Mentre la lista dei giornalisti assassinati o aggrediti e brutalmente malmenati si allunga, l’opinione pubblica vive putroppo in una sorta di torpore o rassegnazione e questo nonostante il lavoro di giornalisti come Kachin o Adamciuk e di molti altri. E stata poi resa nota la dichiarazione del presidente Medvedev che nella sostanza si rivela inquietante e dalla quale si potrebbe intendere che i responsabili dell’aggressione del giornalista vadano ricercati in alto (Medveded sarebbe contrario all’autostrada di cui sopra, sotenuta invece da Putin, ma potrebbe anche trattarsi del solito gioco delle parti). I responsabili, ha detto Medvedev “saranno puniti, a prescindere dalla loro posizione nella società, dai loro meriti”.

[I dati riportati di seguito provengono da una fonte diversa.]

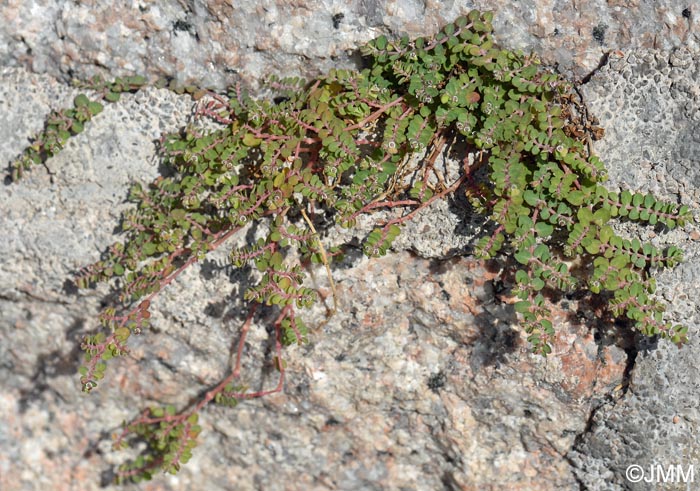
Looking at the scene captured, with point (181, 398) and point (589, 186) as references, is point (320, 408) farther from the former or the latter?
point (589, 186)

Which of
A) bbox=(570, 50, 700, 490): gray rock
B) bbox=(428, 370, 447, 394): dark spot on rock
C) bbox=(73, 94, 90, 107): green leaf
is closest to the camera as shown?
bbox=(570, 50, 700, 490): gray rock

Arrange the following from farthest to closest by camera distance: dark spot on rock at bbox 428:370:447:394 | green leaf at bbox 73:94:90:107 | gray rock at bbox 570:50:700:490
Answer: dark spot on rock at bbox 428:370:447:394 → green leaf at bbox 73:94:90:107 → gray rock at bbox 570:50:700:490

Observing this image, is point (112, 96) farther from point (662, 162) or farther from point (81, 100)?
point (662, 162)

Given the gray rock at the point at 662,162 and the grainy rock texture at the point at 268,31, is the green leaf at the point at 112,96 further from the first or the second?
the gray rock at the point at 662,162

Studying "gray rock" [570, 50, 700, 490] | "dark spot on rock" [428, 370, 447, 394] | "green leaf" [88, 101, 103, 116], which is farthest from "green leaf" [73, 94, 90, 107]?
"gray rock" [570, 50, 700, 490]

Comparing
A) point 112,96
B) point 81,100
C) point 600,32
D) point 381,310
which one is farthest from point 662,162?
point 81,100

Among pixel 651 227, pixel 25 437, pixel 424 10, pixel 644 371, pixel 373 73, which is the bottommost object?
Answer: pixel 25 437

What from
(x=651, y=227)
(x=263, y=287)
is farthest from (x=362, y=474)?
(x=651, y=227)

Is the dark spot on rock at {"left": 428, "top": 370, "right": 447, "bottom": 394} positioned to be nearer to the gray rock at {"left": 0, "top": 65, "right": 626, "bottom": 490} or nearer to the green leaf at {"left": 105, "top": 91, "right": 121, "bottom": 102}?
the gray rock at {"left": 0, "top": 65, "right": 626, "bottom": 490}
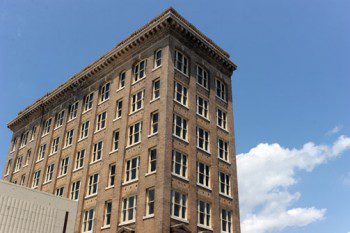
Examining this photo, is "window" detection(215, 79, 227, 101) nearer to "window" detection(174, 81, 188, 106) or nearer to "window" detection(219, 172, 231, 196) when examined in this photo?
"window" detection(174, 81, 188, 106)

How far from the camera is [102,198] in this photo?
3531 cm

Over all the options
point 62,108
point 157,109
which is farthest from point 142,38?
point 62,108

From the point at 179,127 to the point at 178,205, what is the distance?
740 cm

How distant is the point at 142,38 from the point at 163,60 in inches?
191

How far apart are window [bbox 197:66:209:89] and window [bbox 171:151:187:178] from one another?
979 cm

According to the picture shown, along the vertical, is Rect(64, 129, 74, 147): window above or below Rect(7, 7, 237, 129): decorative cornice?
below

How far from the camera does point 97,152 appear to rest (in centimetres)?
3962

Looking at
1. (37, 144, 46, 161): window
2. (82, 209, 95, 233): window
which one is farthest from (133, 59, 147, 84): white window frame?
(37, 144, 46, 161): window

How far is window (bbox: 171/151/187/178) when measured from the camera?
31895 mm

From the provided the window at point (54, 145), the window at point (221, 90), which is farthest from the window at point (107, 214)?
the window at point (221, 90)

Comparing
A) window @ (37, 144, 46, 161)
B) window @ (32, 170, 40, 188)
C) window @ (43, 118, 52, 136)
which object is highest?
window @ (43, 118, 52, 136)

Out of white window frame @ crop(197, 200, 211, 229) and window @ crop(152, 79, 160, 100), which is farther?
window @ crop(152, 79, 160, 100)

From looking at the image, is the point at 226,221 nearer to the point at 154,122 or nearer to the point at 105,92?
the point at 154,122

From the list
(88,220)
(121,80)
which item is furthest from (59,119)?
(88,220)
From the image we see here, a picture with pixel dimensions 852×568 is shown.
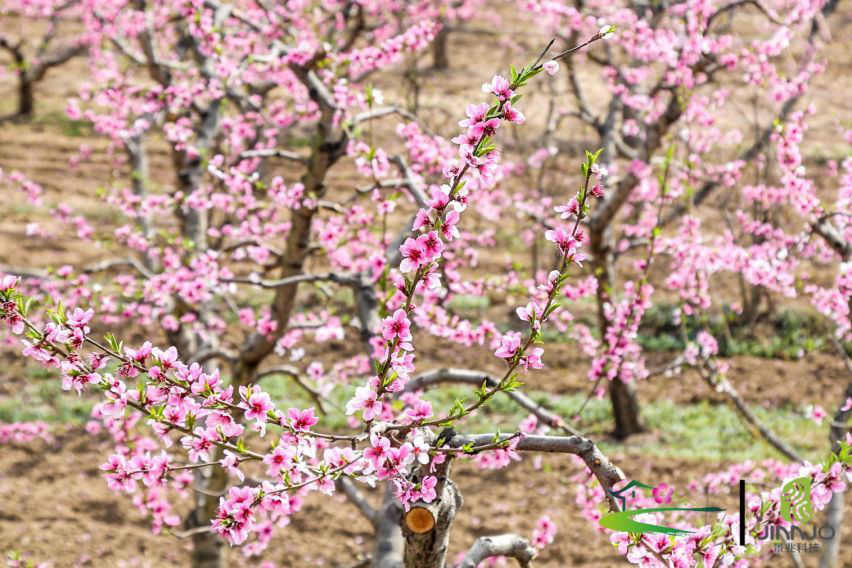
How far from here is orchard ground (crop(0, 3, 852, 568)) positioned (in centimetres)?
767

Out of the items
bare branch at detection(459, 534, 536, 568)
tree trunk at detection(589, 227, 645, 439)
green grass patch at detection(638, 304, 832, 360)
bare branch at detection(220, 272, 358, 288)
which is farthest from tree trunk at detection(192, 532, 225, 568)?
green grass patch at detection(638, 304, 832, 360)

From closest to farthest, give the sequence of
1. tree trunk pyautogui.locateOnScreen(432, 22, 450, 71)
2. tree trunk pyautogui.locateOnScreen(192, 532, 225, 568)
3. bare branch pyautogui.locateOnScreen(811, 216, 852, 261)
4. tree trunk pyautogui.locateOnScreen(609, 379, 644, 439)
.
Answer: bare branch pyautogui.locateOnScreen(811, 216, 852, 261)
tree trunk pyautogui.locateOnScreen(192, 532, 225, 568)
tree trunk pyautogui.locateOnScreen(609, 379, 644, 439)
tree trunk pyautogui.locateOnScreen(432, 22, 450, 71)

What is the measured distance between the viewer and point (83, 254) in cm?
1487

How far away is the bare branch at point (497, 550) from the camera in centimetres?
299

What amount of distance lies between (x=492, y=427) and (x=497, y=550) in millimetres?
6590

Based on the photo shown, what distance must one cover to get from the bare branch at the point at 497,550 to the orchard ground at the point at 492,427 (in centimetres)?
322

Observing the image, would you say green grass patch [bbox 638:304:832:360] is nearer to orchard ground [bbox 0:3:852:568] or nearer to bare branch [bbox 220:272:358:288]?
orchard ground [bbox 0:3:852:568]

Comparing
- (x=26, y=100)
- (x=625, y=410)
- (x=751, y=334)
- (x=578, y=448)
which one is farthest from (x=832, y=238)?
(x=26, y=100)

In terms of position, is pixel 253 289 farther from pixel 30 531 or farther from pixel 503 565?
pixel 503 565

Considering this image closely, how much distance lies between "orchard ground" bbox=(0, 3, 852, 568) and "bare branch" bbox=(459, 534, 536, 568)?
10.6 ft

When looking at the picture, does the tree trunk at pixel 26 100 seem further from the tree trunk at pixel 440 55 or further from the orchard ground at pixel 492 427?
the tree trunk at pixel 440 55

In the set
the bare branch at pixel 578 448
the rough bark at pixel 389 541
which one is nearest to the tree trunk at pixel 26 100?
the rough bark at pixel 389 541

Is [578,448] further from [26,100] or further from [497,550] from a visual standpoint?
[26,100]

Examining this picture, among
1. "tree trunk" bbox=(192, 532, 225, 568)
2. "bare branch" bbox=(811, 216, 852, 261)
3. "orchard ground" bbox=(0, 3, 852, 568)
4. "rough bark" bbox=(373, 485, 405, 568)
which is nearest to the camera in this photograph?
"rough bark" bbox=(373, 485, 405, 568)
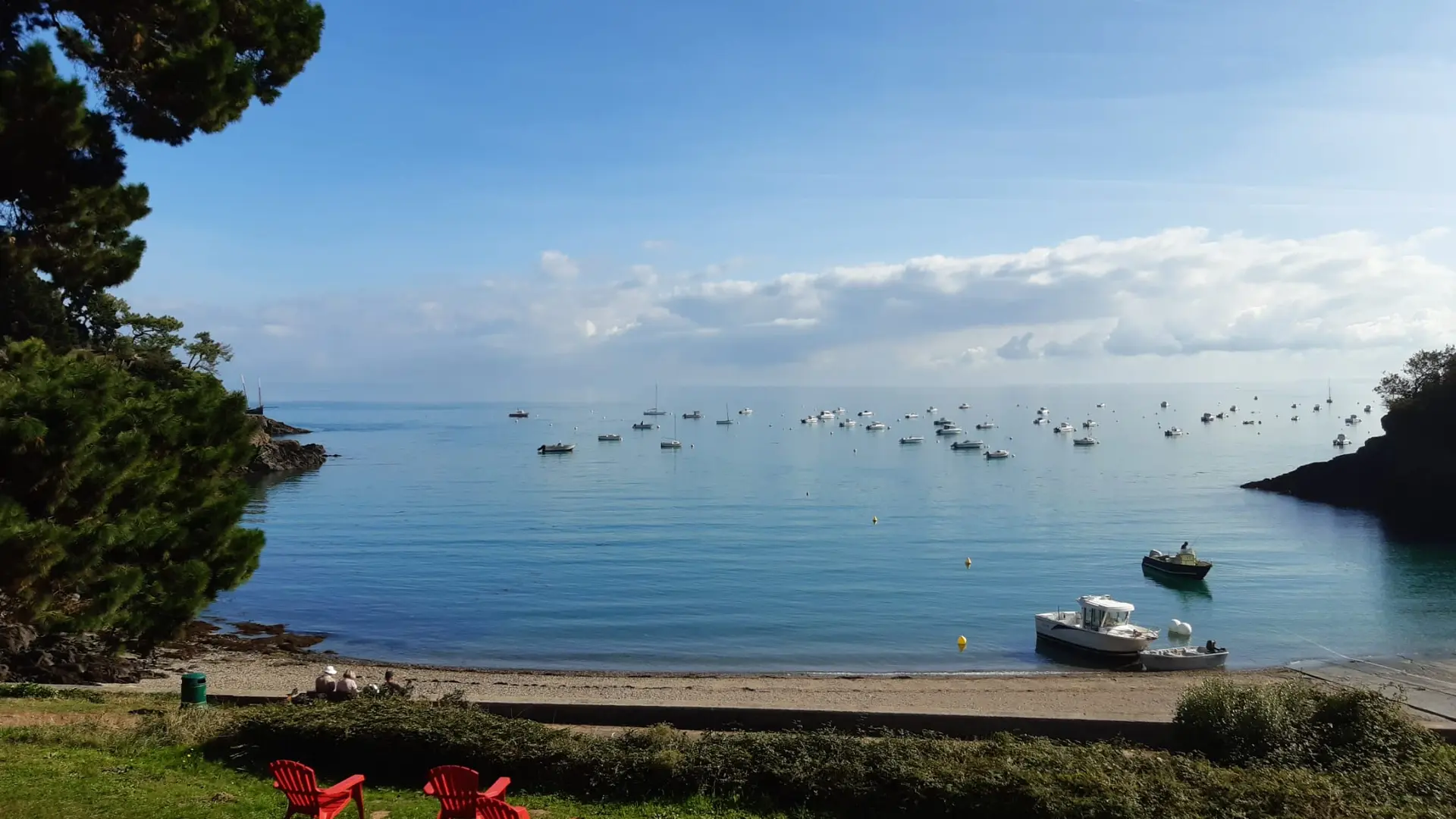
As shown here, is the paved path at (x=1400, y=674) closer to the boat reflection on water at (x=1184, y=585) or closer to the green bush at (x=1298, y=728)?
the boat reflection on water at (x=1184, y=585)

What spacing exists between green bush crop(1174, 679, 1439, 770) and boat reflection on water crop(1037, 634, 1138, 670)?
18.2 meters

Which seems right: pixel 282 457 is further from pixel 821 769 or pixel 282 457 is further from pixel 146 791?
pixel 821 769

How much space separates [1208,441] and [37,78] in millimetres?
169853

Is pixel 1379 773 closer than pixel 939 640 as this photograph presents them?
Yes

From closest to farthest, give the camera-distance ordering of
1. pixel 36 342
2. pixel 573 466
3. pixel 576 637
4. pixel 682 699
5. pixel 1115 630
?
1. pixel 36 342
2. pixel 682 699
3. pixel 1115 630
4. pixel 576 637
5. pixel 573 466

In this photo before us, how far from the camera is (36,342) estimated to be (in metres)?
13.6

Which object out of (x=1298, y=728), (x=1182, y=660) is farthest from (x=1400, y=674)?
(x=1298, y=728)

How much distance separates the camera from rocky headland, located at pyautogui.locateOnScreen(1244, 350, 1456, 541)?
70.0 metres

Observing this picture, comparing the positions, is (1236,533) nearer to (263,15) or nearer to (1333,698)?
(1333,698)

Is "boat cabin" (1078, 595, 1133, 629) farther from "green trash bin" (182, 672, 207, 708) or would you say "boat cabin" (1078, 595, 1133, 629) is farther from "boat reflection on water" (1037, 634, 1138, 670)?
"green trash bin" (182, 672, 207, 708)

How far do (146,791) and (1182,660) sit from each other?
3118cm

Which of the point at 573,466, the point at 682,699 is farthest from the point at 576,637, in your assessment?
the point at 573,466

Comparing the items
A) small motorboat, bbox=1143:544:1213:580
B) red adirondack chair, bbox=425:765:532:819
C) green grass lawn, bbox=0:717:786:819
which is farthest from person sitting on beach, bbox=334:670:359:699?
small motorboat, bbox=1143:544:1213:580

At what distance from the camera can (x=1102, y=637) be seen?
33625 millimetres
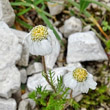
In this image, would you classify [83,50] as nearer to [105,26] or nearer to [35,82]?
[105,26]

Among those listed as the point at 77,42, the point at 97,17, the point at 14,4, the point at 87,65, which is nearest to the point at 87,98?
the point at 87,65

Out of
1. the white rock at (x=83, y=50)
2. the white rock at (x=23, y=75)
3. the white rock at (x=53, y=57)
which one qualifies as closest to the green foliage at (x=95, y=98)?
the white rock at (x=83, y=50)

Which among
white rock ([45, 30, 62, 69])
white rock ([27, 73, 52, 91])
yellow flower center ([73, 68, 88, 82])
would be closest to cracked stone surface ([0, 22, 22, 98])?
white rock ([27, 73, 52, 91])

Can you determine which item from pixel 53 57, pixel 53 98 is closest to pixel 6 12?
pixel 53 57

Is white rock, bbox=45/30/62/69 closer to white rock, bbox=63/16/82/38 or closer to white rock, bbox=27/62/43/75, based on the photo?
white rock, bbox=27/62/43/75

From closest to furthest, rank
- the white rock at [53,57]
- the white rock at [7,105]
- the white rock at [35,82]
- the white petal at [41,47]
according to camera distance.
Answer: the white petal at [41,47] → the white rock at [7,105] → the white rock at [35,82] → the white rock at [53,57]

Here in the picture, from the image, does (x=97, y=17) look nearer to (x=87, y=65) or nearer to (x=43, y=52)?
(x=87, y=65)

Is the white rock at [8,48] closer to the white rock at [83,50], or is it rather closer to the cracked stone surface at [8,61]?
the cracked stone surface at [8,61]
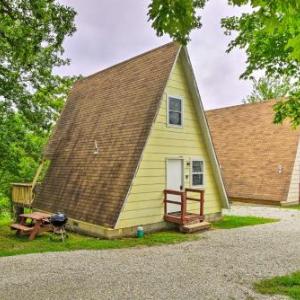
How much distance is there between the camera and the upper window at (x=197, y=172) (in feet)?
47.2

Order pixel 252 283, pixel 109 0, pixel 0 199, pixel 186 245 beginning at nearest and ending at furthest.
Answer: pixel 109 0
pixel 252 283
pixel 186 245
pixel 0 199

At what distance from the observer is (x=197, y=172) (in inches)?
574

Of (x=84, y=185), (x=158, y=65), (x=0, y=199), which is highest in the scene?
(x=158, y=65)

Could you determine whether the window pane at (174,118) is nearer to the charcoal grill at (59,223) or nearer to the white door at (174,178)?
the white door at (174,178)

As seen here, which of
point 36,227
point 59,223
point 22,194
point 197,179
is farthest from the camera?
point 22,194

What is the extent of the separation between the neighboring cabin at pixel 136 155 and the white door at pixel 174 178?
0.13ft

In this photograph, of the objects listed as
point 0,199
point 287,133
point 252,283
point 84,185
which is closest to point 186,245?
point 252,283

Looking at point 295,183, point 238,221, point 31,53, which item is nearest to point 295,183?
point 295,183

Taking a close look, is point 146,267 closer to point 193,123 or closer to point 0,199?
point 193,123

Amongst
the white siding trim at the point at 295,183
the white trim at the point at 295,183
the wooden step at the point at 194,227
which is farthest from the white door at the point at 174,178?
the white siding trim at the point at 295,183

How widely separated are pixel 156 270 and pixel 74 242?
3886mm

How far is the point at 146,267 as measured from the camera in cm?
806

Intanto è uscito proprio in questi giorni “Il labirinto di Putin” sulle morti sospette in Russia, secondo libro di Steve Le Vine, giornalista americano corrispondente dal Caucaso del ‘Washington Post’ per 16 anni. E sono forse le stesse parole di LeVine a fare capire perché c’è questo ‘torpore’ nei russi. “Questo è un libro sulla morte in Russia – spiega – . È nota al mondo la lunga storia russa di governanti feroci e assassini spietati. Ma nel primo decennio del ventunesimo secolo, la brutalità e la morte violenta sono di così ordinaria amministrazione da essere solitamente ignorati da tutti tranne che dalle stesse vittime, dalle loro famiglie e dai loro amici. Dopo sedici anni di vita e viaggi nell’ex Unione Sovietica sono arrivato alla conclusione che l’acquiescenza della Russia a questo cruento stato di cose la distingue da altre nazioni che si definiscono civilizzate. Capisco che è un giudizio duro, ma posso solo dire che non è affrettato”.